▶ **The request**
Rewrite the entries below as a single numbered list, leaving out the blank lines.

▶ **Information given**

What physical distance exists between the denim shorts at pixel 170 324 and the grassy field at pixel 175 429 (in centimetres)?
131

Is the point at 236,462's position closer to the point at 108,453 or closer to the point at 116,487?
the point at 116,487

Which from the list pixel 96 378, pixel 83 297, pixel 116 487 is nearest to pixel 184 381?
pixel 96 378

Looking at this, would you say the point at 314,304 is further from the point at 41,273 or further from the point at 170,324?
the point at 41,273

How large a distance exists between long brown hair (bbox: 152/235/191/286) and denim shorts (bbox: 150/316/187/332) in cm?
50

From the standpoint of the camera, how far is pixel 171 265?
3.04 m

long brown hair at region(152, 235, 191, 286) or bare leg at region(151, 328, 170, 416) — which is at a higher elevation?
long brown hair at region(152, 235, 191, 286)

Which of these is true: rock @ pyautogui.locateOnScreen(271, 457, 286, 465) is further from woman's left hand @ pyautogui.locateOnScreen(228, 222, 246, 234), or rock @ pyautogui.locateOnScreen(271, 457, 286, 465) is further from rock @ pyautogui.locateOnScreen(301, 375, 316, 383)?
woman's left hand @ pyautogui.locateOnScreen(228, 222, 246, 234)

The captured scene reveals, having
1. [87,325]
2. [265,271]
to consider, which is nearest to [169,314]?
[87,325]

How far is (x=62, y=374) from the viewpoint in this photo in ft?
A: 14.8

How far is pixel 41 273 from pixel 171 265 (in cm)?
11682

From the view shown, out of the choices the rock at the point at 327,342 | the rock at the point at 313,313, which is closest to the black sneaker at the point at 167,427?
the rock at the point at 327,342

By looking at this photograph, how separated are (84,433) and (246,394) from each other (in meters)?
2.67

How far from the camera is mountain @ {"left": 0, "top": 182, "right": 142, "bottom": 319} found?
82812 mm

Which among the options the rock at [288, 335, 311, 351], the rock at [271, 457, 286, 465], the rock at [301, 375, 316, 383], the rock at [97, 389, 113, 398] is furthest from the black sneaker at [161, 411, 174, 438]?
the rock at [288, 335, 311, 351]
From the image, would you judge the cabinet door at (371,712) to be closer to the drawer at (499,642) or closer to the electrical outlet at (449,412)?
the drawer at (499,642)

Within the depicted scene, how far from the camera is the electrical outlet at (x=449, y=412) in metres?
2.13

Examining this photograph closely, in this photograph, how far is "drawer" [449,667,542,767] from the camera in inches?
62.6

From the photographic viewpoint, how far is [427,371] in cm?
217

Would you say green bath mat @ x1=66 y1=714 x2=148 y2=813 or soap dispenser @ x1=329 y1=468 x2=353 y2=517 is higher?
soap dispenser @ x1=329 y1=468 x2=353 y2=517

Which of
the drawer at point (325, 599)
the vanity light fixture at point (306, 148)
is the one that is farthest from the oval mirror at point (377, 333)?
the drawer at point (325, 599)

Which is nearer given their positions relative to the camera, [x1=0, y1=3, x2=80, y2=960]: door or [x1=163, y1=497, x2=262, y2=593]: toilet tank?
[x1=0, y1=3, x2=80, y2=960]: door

▶ **The response**
1. What physical distance exists between the denim shorts at pixel 170 324 and the grassy field at pixel 175 429 (in centimetres)?
2. 131
3. Is the point at 236,462's position closer to the point at 108,453 or closer to the point at 116,487?
4. the point at 116,487
5. Which from the list pixel 96 378, pixel 83 297, pixel 116 487 is nearest to pixel 184 381?
6. pixel 96 378
7. Looking at this, would you say the point at 314,304 is further from the point at 41,273 or further from the point at 170,324?
8. the point at 41,273
9. How large a distance exists between long brown hair (bbox: 152/235/191/286) and denim shorts (bbox: 150/316/187/332) in cm?
10. 50
11. From the standpoint of the camera, how far is pixel 171 265?
12. 3.04 m
13. long brown hair at region(152, 235, 191, 286) or bare leg at region(151, 328, 170, 416) — which is at a higher elevation?
14. long brown hair at region(152, 235, 191, 286)
15. Which of these is true: rock @ pyautogui.locateOnScreen(271, 457, 286, 465) is further from woman's left hand @ pyautogui.locateOnScreen(228, 222, 246, 234), or rock @ pyautogui.locateOnScreen(271, 457, 286, 465) is further from rock @ pyautogui.locateOnScreen(301, 375, 316, 383)?
16. woman's left hand @ pyautogui.locateOnScreen(228, 222, 246, 234)
17. The captured scene reveals, having
18. 1. [87,325]
19. 2. [265,271]
20. to consider, which is nearest to [169,314]?
21. [87,325]
22. How far is (x=62, y=374) from the viewpoint in this photo in ft?
23. A: 14.8
24. How far is pixel 41 273 from pixel 171 265 (in cm)?
25. 11682
26. From the view shown, out of the choices the rock at the point at 327,342 | the rock at the point at 313,313, which is closest to the black sneaker at the point at 167,427?
27. the rock at the point at 327,342
28. By looking at this photograph, how separated are (84,433) and (246,394) from each other (in meters)?
29. 2.67
30. How far from the camera is mountain @ {"left": 0, "top": 182, "right": 142, "bottom": 319} found?
31. 82812 mm
32. Which among the options the rock at [288, 335, 311, 351], the rock at [271, 457, 286, 465], the rock at [301, 375, 316, 383], the rock at [97, 389, 113, 398] is furthest from the black sneaker at [161, 411, 174, 438]?
33. the rock at [288, 335, 311, 351]
34. From the image, would you judge the cabinet door at (371,712) to be closer to the drawer at (499,642) or closer to the electrical outlet at (449,412)?
35. the drawer at (499,642)
36. Within the depicted scene, how far from the camera is the electrical outlet at (x=449, y=412) in metres?
37. 2.13
38. Examining this photograph closely, in this photograph, how far is "drawer" [449,667,542,767] from the camera in inches?
39. 62.6
40. From the photographic viewpoint, how far is [427,371] in cm?
41. 217
42. Would you say green bath mat @ x1=66 y1=714 x2=148 y2=813 or soap dispenser @ x1=329 y1=468 x2=353 y2=517 is higher?
43. soap dispenser @ x1=329 y1=468 x2=353 y2=517
44. Which of
45. the drawer at point (325, 599)
46. the vanity light fixture at point (306, 148)
47. is the one that is farthest from the oval mirror at point (377, 333)?
48. the drawer at point (325, 599)
49. Which is nearer given their positions relative to the camera, [x1=0, y1=3, x2=80, y2=960]: door or [x1=163, y1=497, x2=262, y2=593]: toilet tank?
50. [x1=0, y1=3, x2=80, y2=960]: door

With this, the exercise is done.